* [WHAT YOU ARE ASKED TO DO]
Reproduce every row below word for word, but leave out the pictures.
━━━━━ EXTRACTED DATA ━━━━━
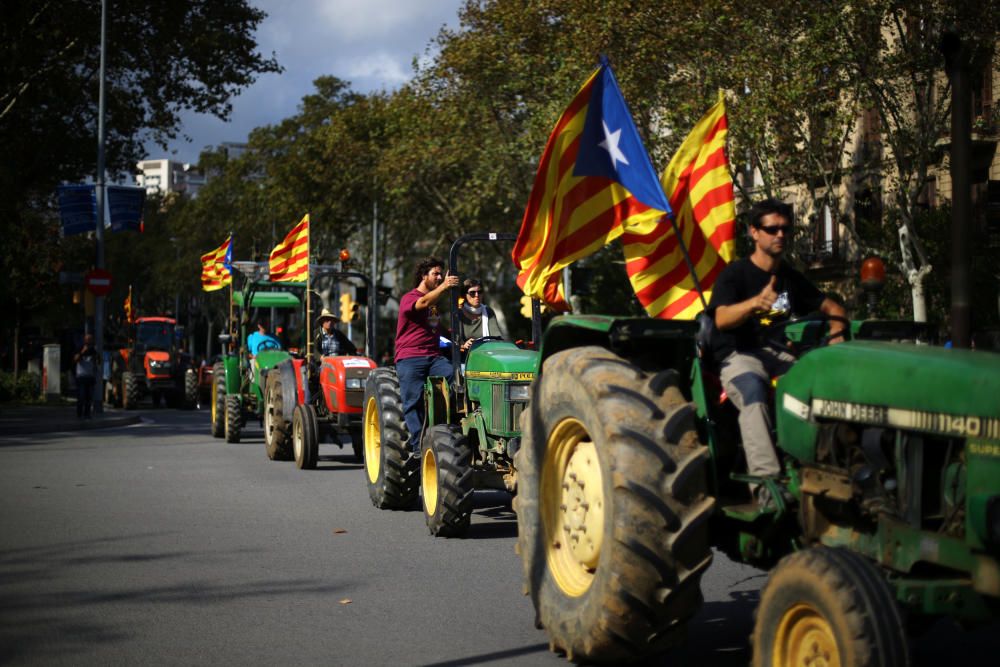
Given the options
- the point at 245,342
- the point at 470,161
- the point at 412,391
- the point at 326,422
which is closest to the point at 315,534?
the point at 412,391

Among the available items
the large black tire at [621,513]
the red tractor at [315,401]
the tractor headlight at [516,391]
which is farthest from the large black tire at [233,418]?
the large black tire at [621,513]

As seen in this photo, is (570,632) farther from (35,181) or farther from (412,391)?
━━━━━
* [REPLY TO THE EXERCISE]
Given the options
- the point at 245,342
- the point at 470,161
- the point at 412,391
- the point at 326,422
which is closest to the point at 315,534?
the point at 412,391

Among the available items
the large black tire at [621,513]
the red tractor at [315,401]
the tractor headlight at [516,391]
which is farthest from the large black tire at [233,418]?
the large black tire at [621,513]

As seen in this photo, is (570,632) farther from (35,181) or farther from (412,391)?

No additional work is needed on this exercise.